The Power of Simplicity
The study focuses on a home-services platform that moved from a traditional five-star rating system to a simpler thumbs-up/thumbs-down scale. Researchers analyzed nearly 70,000 real-world customer evaluations and found that this small shift made a big difference:
- Under the five-star system, non-white workers earned only 91 cents for every dollar earned by white workers.
- After the platform switched to a binary scale, that racial pay gap disappeared entirely.
The simplified scale didn’t just make things more equitable—it neutralized the effect of subtle, often unconscious biases that were creeping into customer ratings.
Why This Matters Now
“Our findings are significant especially today, where DEI is under attack, and many organizations are scaling back efforts for equality,” says DeCelles. “We show how organizational design can result in often unintentional but meaningful disparities.”
At a time when many companies feel pressure to do more with less in their DEI strategies, this research offers something rare: a practical, low-cost intervention that really works.
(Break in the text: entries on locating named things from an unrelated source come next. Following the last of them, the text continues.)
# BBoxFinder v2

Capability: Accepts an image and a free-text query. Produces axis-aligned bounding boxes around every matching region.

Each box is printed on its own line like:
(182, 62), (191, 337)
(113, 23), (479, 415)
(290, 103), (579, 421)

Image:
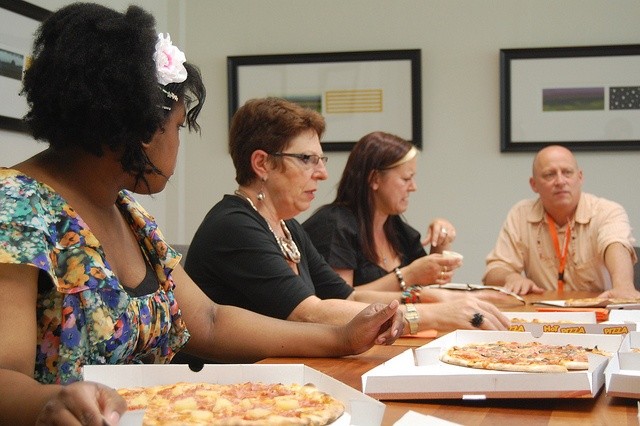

It’s Not Just the Stars—It’s the Psychology
Perhaps most intriguing, the researchers also found that it’s not necessarily the rating scale itself, but the psychological process that matters most. When participants used a five-star scale as if it were binary—focusing on whether the work was “great” or “not”—the equalizing effects were also produced.
“I think the fact that we can manipulate the psychological process of using a dichotomous rating scale while still actually using a five-star scale is the most interesting discovery,” says DeCelles. “It underscores how the experience of giving feedback is critical, as well as the structure itself.”
Takeaways for Leaders and Designers
For business leaders—especially those in the platform, service, or consumer-facing economy—this study is a wake-up call. Here’s what you can do:
1. Rethink Your Ratings
If your organization uses customer evaluations, consider a simpler binary scale. Even small UX shifts can significantly reduce biased outcomes.
2. Design for Equity
Many organizations invest in training to reduce internal bias. But as DeCelles points out, “firms can’t train or select customers,” making interface design a much more powerful lever than previously assumed.
3. Test for Bias Early
Run A/B tests to explore how different feedback mechanisms impact equity outcomes across groups. The best design is one that works for everyone.
4. Don’t Abandon DEI—Evolve It
This research demonstrates that advancing equity doesn’t always require massive programs or budgets. Sometimes, it starts with thoughtful design decisions backed by good data.